2. The kafka topic from which the data needs to be consumed needs to be set.
3. The object of the above created function **connect_kafka_consumer()** needs to be created.
4. A dictionary `count_dict` needs to be initialized an anther counter variable `i` would be created.
5. We would need to loop through the the messages that would be consumed by the kafka consumer. In the loop we would be doing the following:
    * The key for thr `count_dict` dictionary would be the entire coordinate string i.e. the latitude and the longitude.
    * If the key would be present in the dictionary then we would add 1 to the counter in the dictionary.
    * If the key would not be sent then the list would be created with the counter variable initialized to 1 and the sensor name would also be set.
    * Using the overall counter variable  `i` created before we can only refresh the map periodically when the counter gets 20 new messages.
6. Next inside the loop in point (5) we would need to again loop on the `count_dict` created. From the keys of the dictionary we can extract the latitude and longitude values by splitting the string with **','**. Also the values of the dictionary would contain the count(of records having pedestrian count > 2000) and the sensor name which would be used to create a tooltip.
7. Next we need to create a circle marker to show the locations. The radius would change as per the count. After creating the object it can be displayed using the **display()** function and then create a delay (using the sleep function) for 5 seconds.

In [4]:
# Create a map object with Melbournes coordinates with zoom = 15 so that
#one can see it properly
melb_map = folium.Map(location = [-37.8136, 144.9631], zoom_start = 15)

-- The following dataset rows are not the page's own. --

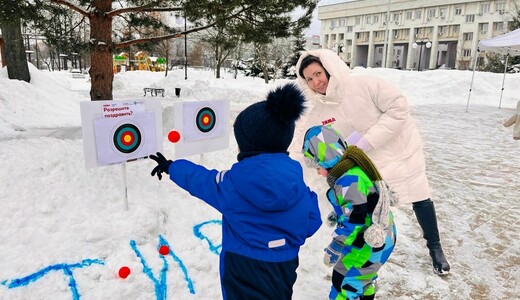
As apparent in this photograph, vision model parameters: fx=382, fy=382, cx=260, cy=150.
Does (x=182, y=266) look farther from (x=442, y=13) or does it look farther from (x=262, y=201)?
(x=442, y=13)

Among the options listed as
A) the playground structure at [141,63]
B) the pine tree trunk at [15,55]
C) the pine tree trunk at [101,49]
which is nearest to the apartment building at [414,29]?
the playground structure at [141,63]

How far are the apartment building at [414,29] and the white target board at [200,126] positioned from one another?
47.2 m

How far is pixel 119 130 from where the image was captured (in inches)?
126

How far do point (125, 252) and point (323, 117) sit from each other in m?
1.86

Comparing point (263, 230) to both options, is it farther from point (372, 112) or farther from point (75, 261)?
point (75, 261)

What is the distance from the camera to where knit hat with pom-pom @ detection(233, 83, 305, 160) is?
1625 mm

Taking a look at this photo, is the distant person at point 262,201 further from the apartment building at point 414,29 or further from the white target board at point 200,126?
the apartment building at point 414,29

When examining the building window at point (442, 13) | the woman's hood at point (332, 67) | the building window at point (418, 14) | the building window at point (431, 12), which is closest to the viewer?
the woman's hood at point (332, 67)

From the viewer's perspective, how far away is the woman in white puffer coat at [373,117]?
2.76 metres

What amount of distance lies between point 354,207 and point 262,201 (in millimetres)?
711

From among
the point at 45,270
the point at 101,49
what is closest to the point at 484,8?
the point at 101,49

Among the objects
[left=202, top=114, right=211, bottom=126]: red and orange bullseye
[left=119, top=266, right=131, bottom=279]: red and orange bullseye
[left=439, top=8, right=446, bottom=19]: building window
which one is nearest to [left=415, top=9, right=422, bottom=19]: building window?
[left=439, top=8, right=446, bottom=19]: building window

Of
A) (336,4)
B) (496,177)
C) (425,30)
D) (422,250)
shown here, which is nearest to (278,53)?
(496,177)

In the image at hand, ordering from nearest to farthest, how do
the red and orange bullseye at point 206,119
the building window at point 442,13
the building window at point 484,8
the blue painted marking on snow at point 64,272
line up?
the blue painted marking on snow at point 64,272
the red and orange bullseye at point 206,119
the building window at point 484,8
the building window at point 442,13
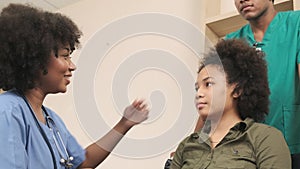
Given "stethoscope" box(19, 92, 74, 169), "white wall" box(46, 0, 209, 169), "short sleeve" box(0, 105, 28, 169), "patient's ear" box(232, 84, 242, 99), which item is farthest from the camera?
"white wall" box(46, 0, 209, 169)

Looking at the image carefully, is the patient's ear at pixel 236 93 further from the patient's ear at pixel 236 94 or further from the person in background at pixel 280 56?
the person in background at pixel 280 56

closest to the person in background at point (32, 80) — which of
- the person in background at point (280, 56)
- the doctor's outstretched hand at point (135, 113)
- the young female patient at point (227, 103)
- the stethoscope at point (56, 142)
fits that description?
the stethoscope at point (56, 142)

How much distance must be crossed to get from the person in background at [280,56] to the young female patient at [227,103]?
7 cm

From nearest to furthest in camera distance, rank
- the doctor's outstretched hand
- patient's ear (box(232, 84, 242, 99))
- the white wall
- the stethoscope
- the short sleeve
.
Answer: the short sleeve < the stethoscope < patient's ear (box(232, 84, 242, 99)) < the doctor's outstretched hand < the white wall

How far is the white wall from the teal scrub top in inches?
12.8

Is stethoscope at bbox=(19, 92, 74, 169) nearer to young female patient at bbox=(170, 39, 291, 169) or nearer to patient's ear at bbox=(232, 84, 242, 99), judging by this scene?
young female patient at bbox=(170, 39, 291, 169)

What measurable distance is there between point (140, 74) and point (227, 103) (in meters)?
0.89

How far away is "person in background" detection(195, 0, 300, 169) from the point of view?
125 cm

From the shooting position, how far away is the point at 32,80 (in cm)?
116

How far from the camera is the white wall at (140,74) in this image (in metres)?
1.66

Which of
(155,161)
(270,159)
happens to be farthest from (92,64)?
(270,159)

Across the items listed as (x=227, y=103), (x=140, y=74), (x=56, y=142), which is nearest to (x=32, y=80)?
(x=56, y=142)

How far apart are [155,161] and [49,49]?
988mm

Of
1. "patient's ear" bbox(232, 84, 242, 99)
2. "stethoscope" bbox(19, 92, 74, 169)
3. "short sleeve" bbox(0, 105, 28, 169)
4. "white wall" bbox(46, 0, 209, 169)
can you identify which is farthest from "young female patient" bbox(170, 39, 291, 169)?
"short sleeve" bbox(0, 105, 28, 169)
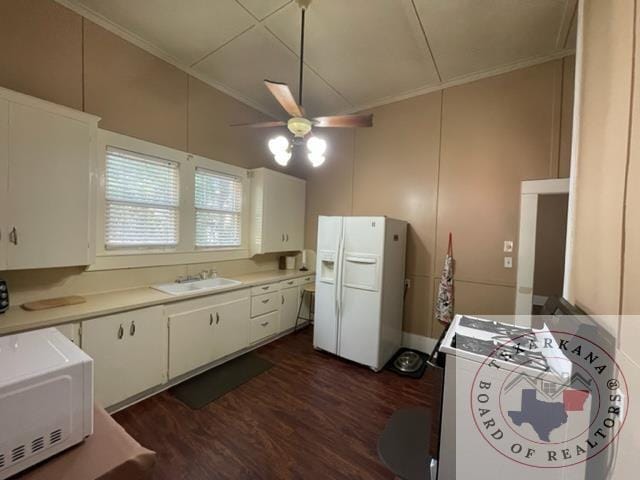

# Kafka topic from which the data needs to be consumed
kafka_topic = 'final_joined_df'

# Creating the consumer object
consumer = connect_kafka_consumer(kafka_topic)

# Intializing the dictionary
count_dict = {}

# Intializing the overall conuter variable
i = 0

# Looping through the data
for message in consumer:
    
    # Getting the coordinates as a string
    coordinate = ",".join(message.value.split(',')[0:2])
    
    # Populating the dictionary
    if coordinate in count_dict:
        count_dict[coordinate][0] += 1
    else:
        sensor_name = sensor_dict[int(message.value.split(',')[2])]
        count_dict[coordinate] = [1, sensor_name]
    
    # Incrementing the overall counter variable
    i += 1
    
    # Checking to see of there are 20 new messages or not
    if i % 20 == 0:
        
        # Clearing the earlier map display to refresh
        clear_output()
      
        # Looping through the dictionary count_dict
        for coordinates_key, coordinates_val in count_dict.items():
            
            # Getting the lats and longs from the key
            lat = coordinates_key.split(',')[0]
            lng = coordinates_key.split(',')[1]
            
            # Creating the tooltip
            tooltip_text = "Sensor Name: {}<br> Latitude: {}<br> Longitude: {}<br> Count(>2000): {}"
            tooltip_text = tooltip_text.format(
                      coordinates_val[1],
                      lat,
                      lng,
                      coordinates_val[0]
                      )
            
            # Creating the folium circle marker and adding it to the map
            folium.Circle(location=[lat,lng], radius = 2 * coordinates_val[0],
                          fill = True, color = 'red', fill_color = 'green',
                          tooltip = tooltip_text).add_to(melb_map)
        
        # Displaying the map
        display(melb_map)
        
        # Creating the delay of 5 seconds
        sleep(5)

## Conclusion <a class="anchor" name="con"></a>

From the above visulization we can conclude the sensors on the Flinders railway line are the ones which have the maximum count of records where the pedestrian count has been predicted to be greater than 2000. Therefore, it is recommended that the performers try to perform there.